### [Data provided]

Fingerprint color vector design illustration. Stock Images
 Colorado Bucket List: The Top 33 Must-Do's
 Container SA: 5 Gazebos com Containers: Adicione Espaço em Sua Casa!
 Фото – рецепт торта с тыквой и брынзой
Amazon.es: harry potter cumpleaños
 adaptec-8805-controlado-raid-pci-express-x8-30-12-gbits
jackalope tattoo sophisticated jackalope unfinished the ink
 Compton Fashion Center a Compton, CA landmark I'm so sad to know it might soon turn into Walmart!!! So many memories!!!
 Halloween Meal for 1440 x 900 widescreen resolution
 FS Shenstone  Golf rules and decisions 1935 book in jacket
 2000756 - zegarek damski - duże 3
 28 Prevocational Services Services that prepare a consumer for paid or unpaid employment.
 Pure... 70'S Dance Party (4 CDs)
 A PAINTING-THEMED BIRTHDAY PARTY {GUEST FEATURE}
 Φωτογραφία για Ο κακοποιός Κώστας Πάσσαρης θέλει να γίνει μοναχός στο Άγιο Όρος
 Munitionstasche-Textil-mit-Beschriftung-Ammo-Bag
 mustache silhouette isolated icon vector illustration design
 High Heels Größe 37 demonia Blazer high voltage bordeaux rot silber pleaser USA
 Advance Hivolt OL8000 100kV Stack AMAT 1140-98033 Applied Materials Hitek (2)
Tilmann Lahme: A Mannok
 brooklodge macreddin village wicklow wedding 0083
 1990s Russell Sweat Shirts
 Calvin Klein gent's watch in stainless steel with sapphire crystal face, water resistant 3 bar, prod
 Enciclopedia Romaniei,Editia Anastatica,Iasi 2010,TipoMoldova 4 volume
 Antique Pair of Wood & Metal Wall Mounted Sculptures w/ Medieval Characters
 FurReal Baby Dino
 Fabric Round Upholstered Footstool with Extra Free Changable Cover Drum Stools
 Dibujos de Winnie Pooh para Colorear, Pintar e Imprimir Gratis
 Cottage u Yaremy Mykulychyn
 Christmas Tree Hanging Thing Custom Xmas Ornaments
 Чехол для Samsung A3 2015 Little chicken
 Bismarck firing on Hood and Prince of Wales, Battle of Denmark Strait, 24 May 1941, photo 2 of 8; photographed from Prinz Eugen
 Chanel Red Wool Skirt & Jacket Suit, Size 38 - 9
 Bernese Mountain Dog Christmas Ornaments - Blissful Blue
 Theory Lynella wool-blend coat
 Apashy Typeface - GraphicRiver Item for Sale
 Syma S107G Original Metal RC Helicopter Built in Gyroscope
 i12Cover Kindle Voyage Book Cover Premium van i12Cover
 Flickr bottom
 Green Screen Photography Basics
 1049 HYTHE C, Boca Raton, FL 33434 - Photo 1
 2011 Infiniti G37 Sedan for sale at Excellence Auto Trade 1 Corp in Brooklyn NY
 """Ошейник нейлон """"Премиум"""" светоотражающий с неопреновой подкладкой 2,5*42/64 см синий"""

### [Task objective]
Print the line that contains "mustache silhouette isolated", then every later line of the entries above up to and including the last, all exactly as written.

### [Result of the exercise]
 mustache silhouette isolated icon vector illustration design
 High Heels Größe 37 demonia Blazer high voltage bordeaux rot silber pleaser USA
 Advance Hivolt OL8000 100kV Stack AMAT 1140-98033 Applied Materials Hitek (2)
Tilmann Lahme: A Mannok
 brooklodge macreddin village wicklow wedding 0083
 1990s Russell Sweat Shirts
 Calvin Klein gent's watch in stainless steel with sapphire crystal face, water resistant 3 bar, prod
 Enciclopedia Romaniei,Editia Anastatica,Iasi 2010,TipoMoldova 4 volume
 Antique Pair of Wood & Metal Wall Mounted Sculptures w/ Medieval Characters
 FurReal Baby Dino
 Fabric Round Upholstered Footstool with Extra Free Changable Cover Drum Stools
 Dibujos de Winnie Pooh para Colorear, Pintar e Imprimir Gratis
 Cottage u Yaremy Mykulychyn
 Christmas Tree Hanging Thing Custom Xmas Ornaments
 Чехол для Samsung A3 2015 Little chicken
 Bismarck firing on Hood and Prince of Wales, Battle of Denmark Strait, 24 May 1941, photo 2 of 8; photographed from Prinz Eugen
 Chanel Red Wool Skirt & Jacket Suit, Size 38 - 9
 Bernese Mountain Dog Christmas Ornaments - Blissful Blue
 Theory Lynella wool-blend coat
 Apashy Typeface - GraphicRiver Item for Sale
 Syma S107G Original Metal RC Helicopter Built in Gyroscope
 i12Cover Kindle Voyage Book Cover Premium van i12Cover
 Flickr bottom
 Green Screen Photography Basics
 1049 HYTHE C, Boca Raton, FL 33434 - Photo 1
 2011 Infiniti G37 Sedan for sale at Excellence Auto Trade 1 Corp in Brooklyn NY
 """Ошейник нейлон """"Премиум"""" светоотражающий с неопреновой подкладкой 2,5*42/64 см синий"""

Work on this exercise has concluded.